Fianna Fáil leader Micheál Martin has criticised Taoiseach Leo Varadkar's reported opposition to high-rise buildings in his own constituency.
It comes as Mr Varadkar encouraged councilliors to look favourably on such developments in their own areas to increase housing supply.
In an article in the Sunday Independent, Mr Varadkar suggested that high-rise quality apartments should be built at Dublin's iconic Poolbeg generating station, known locally as the Poolbeg Stacks.
Mr Varadkar also said he will "encourage balanced regional development" so that other cities like Cork, Waterford, Galway and Limerick can grow.
But in a letter to Fingal County Council dated February 2017, Mr Varadkar voiced opposition to plans for a development of four-storey apartments in Castleknock.
In his letter he writes: "To begin, four storey apartment blocks are a design model which has long fallen into disfavour.
"Yet these type of apartments are a key feature of the Absainte Ltd scheme.
"It would be grossly insensitive of local feelings to permit such dated architecture to succeed."
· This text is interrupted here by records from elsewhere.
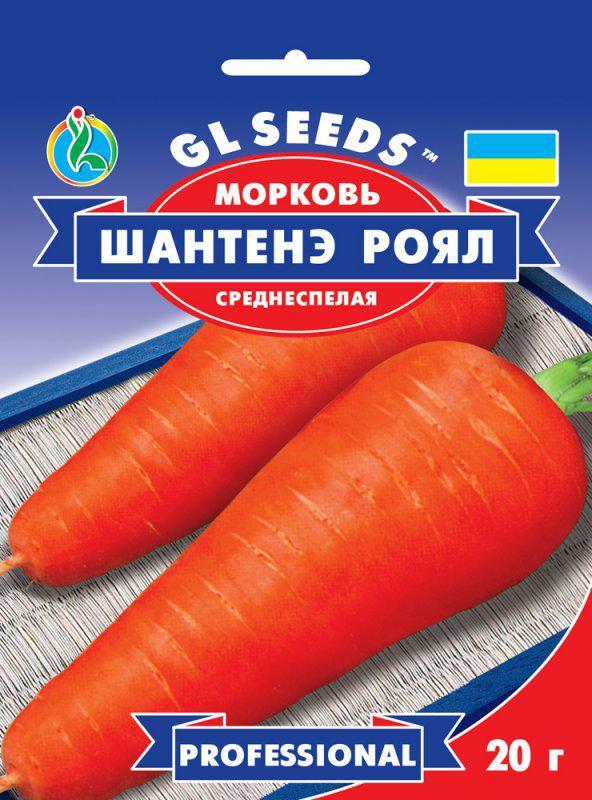 Насіння моркви Шантане Роял, 20 г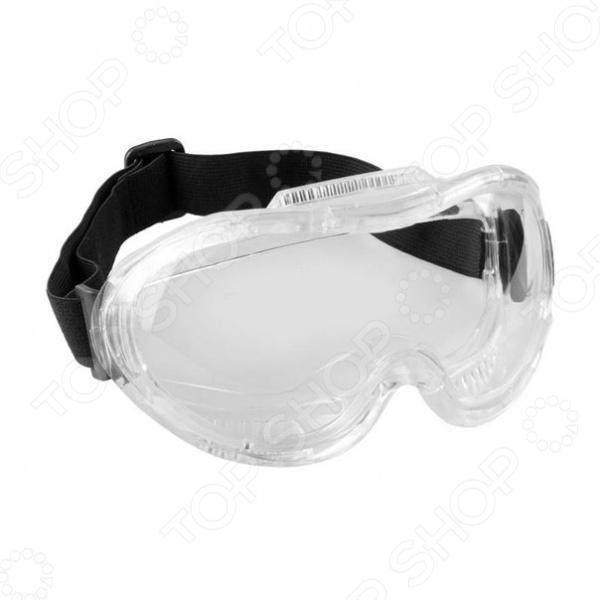 Очки защитные Зубр «Эксперт» 110237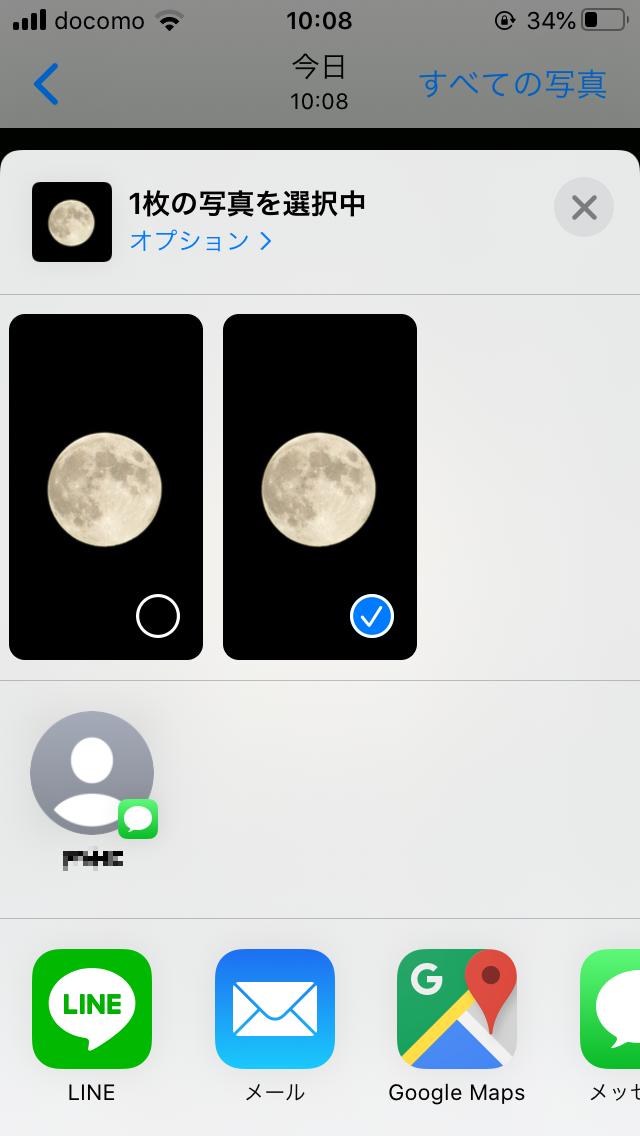 カメラアプリと連動しているアプリ一覧が表示されている画面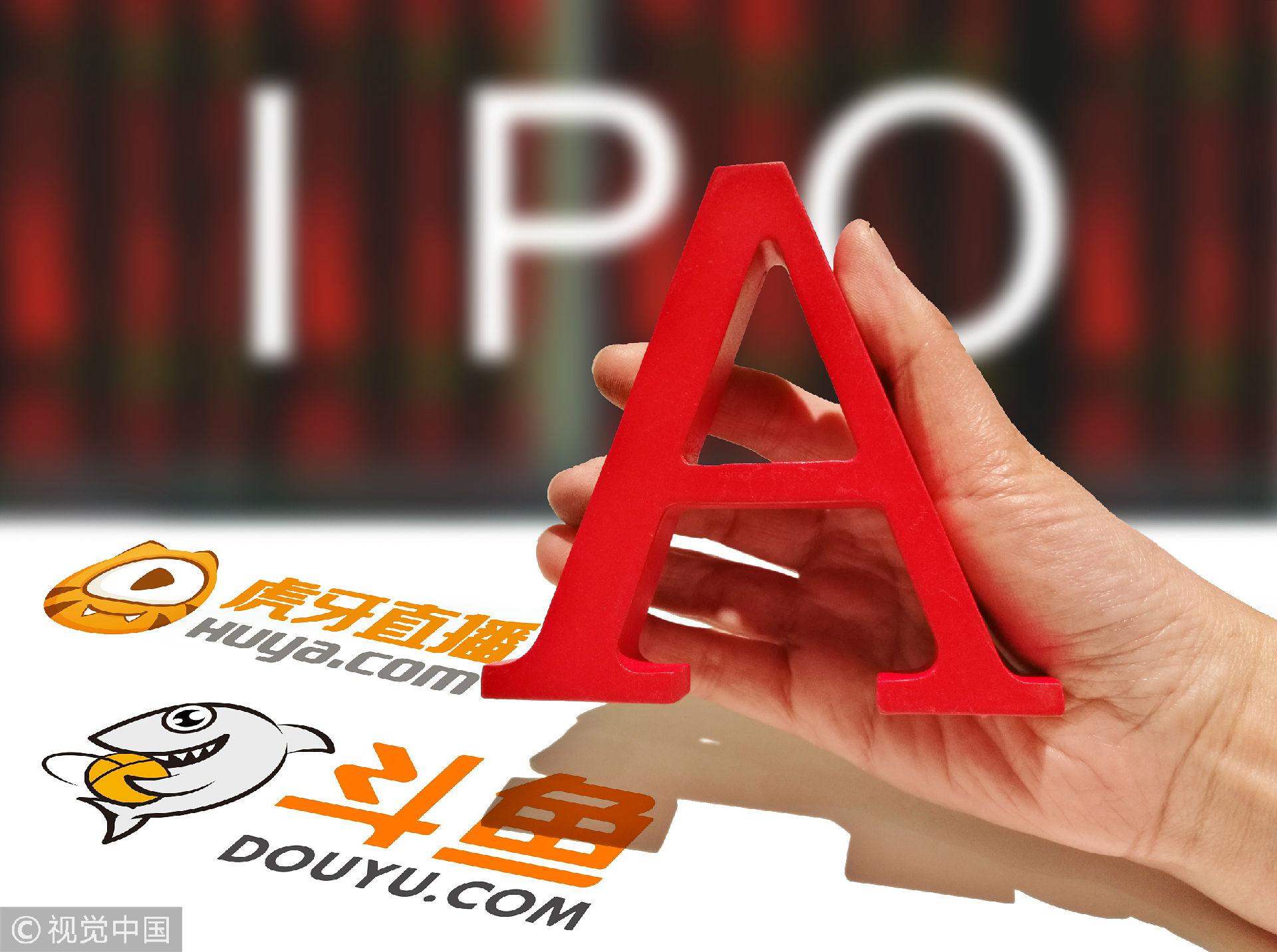 斗鱼惨遭下架,接下来的IPO之路或将更加曲折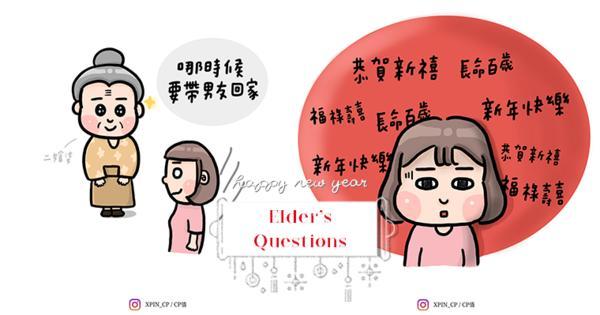 【波波專欄作家】還要問幾年?每逢過年長輩必問的3個傻眼問題!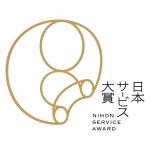 本サービス大賞シンボルロゴ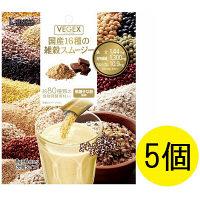 ベジックス 国産16種の雑穀スムージー 8g×6包入 1セット(5個) 健翔 ダイエットドリンク・スムージー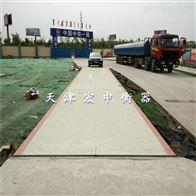 SCS-100T100吨电子汽车衡【天津100吨电子地磅】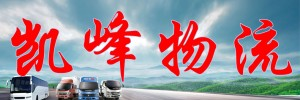 宁波凯峰物流有限公司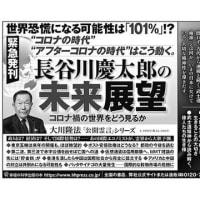 7月3日発行の産経新聞 に、『現代の武士道』『長谷川慶太郎の未来展望―コロナ禍の世界をどう見るか―』の広告が掲載されました。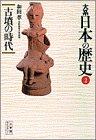 大系 日本の歴史〈2〉古墳の時代 (小学館ライブラリー)の詳細を見る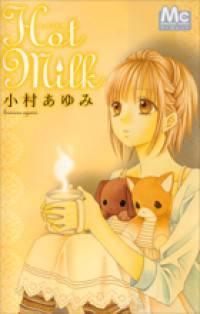 Hot Milk (KOMURA Ayumi)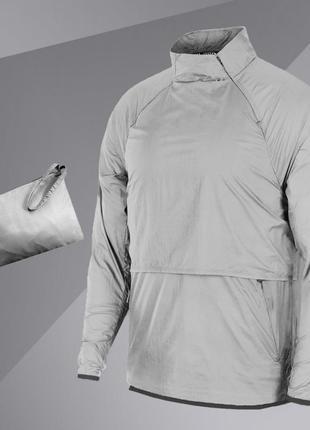 Ветровка анорак с сумкой-чехлом в комплекте (серый)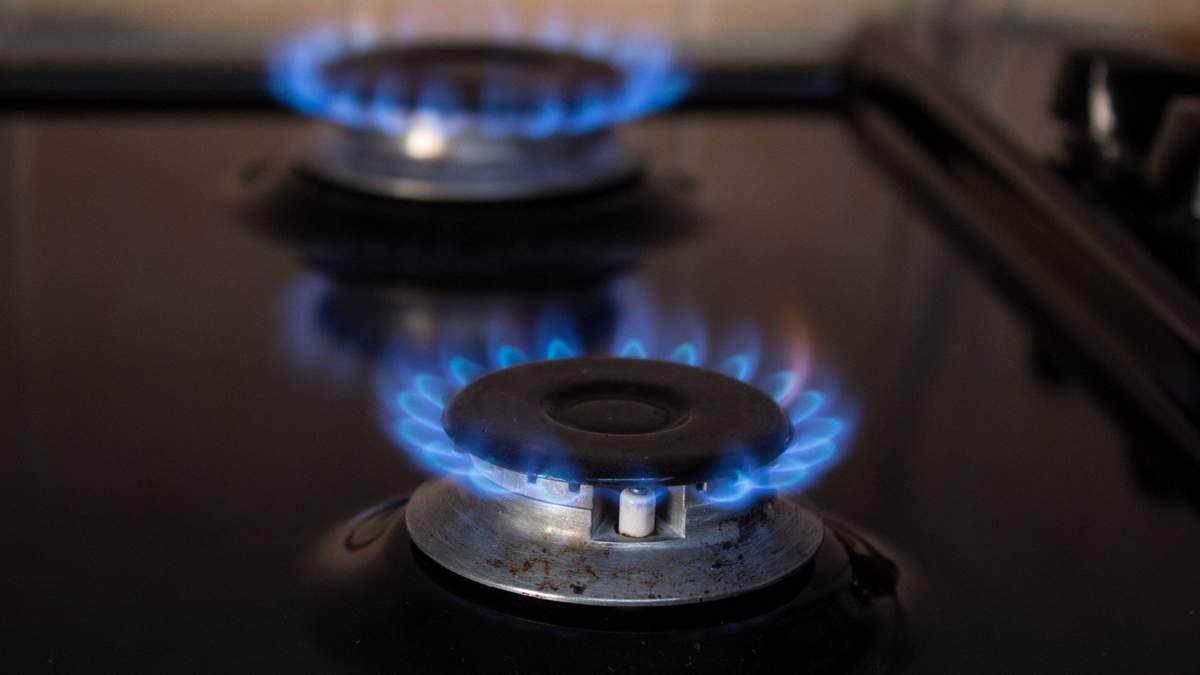Українці зможуть платити за газ фіксовану ціну: деталі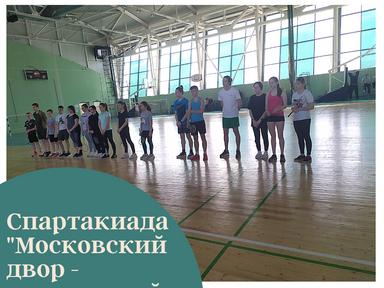 Спартакиады «Московский двор – спортивный двор».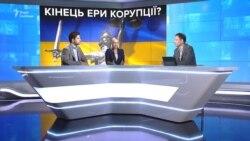 Зеленський запускає Антикорупційний суд у роботу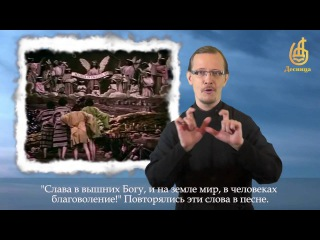 Поклонение пастухов (на жестовом языке с субтитрами)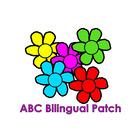 ABC Bilingual Patch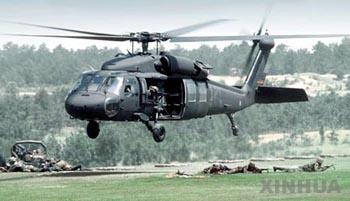 """新""""黑鹰""""直升机进入低速初始生产阶段(附图)"""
Image: Fingal County Council
"The development, moreover, contravenes residential zoning objectives of the area, will be highly generative of traffic and have a negative impact on the market value of homes".
That application is currently under appeal.
Mr Martin told Newstalk Breakfast houses will never be built if peoples only interest is to keep the value up.
"I think it sums up the fundamental disconnect between the rhetoric the Taoiseach articulates - and his ministers - and the reality on the ground in terms of substance and policy.
"So on the one hand they were told, in an article in the Sunday Independent, that high-rise is the way to go... meanwhile he's objecting to a high-rise development in his own constituency.
"And he's doing it on the grounds that it will reduce the value of housing around in the neighbourhood.
"Now we do want to make housing affordable for people - and if our only interest is to keep the value of housing up, we're not going to build any new houses at all".